FORESIDE FUND SERVICES, LLC | TEUCRIUM TRADING, LLC | ||
By: | /s/ Mark Fairbanks | By: | /s/ Dale Riker |
Mark Fairbanks, President | |||
Name: | Dale Riker, CEO |
TEUCRIUM COMMODITY TRUST
By: /s/ Dale Riker
Name: Dale Riker, CEO Teucrium Trading
Schedule 1
EXHIBIT A
Teucrium Corn Fund
Teucrium Soybean Fund
Teucrium Sugar Fund
Teucrium Wheat Fund
Schedule 2
EXHIBIT B
Fee Schedule*
Fixed Fee | Rate |
Base Fee |
$100,000 per annum, calculated and billed monthly
|
Asset-Based Fee | Rate |
Basis point fee on all assets under management for Funds listed in Exhibit A |
One basis point (0.01%) per annum on the total average net assets of the Funds listed in Exhibit A. Such fee to be calculated and billed monthly.
|
The maximum fees to be received by Foreside per Fund over the two years of each Offering:
CORN: | $370,000 (Allocated base fee plus 1 basis point per annum on total gross offering proceeds). This maximum assumes that the Fund has $1,201,888,182 in average net assets over the first two years of distribution. |
SOYBEAN: | $85,270.66 (Allocated base fee plus 1 basis point per annum on total gross offering proceeds). This maximum assumes that the Fund has a constant $250 million in average net assets over the first two years of distribution. |
SUGAR: | $85,270.66 (Allocated base fee plus 1 basis point per annum on total gross offering proceeds). This maximum assumes that the Fund has a constant $250 million in average net assets over the first two years of distribution. |
WHEAT: | $85,270.66 (Allocated base fee plus 1 basis point per annum on total gross offering proceeds). This maximum assumes that the Fund has a constant $250 million in average net assets over the first two years of distribution. |
Out-Of-Pocket and Related Expenses
The Adviser shall also reimburse Distributor for all FINRA filing fees related to Distributor’s review of sales and advertising materials for the each Fund.

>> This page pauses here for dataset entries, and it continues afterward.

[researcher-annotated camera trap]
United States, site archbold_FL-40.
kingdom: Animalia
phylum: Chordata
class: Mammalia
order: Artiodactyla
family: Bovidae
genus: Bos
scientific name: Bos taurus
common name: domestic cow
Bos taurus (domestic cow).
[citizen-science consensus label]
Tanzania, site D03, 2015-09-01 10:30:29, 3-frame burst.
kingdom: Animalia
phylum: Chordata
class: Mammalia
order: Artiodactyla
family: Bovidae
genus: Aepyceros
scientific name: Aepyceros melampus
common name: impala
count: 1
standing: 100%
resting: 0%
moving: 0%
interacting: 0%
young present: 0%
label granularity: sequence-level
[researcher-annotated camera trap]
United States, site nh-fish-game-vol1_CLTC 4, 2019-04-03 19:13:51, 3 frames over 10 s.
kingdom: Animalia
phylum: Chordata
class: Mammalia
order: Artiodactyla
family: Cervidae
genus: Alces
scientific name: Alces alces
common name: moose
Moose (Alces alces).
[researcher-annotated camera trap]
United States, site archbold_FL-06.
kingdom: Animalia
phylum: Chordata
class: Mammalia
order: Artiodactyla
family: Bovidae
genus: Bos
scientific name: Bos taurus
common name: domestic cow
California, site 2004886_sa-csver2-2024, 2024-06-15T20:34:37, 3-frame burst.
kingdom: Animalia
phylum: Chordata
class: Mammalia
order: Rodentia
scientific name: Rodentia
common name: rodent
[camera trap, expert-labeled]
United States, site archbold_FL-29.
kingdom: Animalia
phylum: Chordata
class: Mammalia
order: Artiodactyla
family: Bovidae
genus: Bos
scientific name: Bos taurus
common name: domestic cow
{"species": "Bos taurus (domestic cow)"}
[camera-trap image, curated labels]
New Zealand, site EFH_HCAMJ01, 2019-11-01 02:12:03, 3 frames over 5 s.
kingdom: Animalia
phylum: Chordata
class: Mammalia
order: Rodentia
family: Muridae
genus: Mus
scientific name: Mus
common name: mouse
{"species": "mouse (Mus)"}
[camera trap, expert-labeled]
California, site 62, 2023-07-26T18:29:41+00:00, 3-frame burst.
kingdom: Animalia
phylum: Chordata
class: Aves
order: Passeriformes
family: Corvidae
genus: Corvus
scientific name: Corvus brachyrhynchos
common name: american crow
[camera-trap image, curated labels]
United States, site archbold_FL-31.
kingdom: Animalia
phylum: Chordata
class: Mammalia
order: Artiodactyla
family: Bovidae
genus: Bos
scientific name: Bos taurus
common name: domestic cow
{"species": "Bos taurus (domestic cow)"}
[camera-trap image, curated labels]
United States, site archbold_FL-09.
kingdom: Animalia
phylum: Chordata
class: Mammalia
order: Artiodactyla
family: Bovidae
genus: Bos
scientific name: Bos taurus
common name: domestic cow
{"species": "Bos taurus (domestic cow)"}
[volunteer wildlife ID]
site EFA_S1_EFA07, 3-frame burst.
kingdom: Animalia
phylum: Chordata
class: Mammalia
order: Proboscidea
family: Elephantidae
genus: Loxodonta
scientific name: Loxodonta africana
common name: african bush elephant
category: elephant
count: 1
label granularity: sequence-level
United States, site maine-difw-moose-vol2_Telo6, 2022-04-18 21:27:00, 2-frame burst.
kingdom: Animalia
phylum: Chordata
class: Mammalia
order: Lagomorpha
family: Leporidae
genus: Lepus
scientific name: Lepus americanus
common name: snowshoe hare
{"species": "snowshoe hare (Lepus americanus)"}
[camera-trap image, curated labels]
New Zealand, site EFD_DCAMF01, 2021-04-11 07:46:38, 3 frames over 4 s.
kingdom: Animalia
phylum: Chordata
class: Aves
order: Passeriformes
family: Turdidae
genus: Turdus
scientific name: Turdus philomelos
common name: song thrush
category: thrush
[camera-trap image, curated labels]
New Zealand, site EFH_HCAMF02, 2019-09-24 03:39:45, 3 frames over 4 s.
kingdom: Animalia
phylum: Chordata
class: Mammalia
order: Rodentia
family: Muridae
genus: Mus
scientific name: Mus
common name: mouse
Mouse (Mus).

Maximum out-of-pocket expenses to be received by Foreside per Fund over the two years of each offering:
CORN: | $6,000 sales & advertising FINRA filing fees |
SOYBEAN: | $6,000 sales & advertising FINRA filing fees |
SUGAR: | $6,000 sales & advertising FINRA filing fees |
WHEAT: | $6,000 sales & advertising FINRA filing fees |
Sales and advertising FINRA filing fees are Issuer Costs as defined pursuant to FINRA Rule 2310(b)(4)(C) and are not considered part of the Distributor’s underwriting compensation.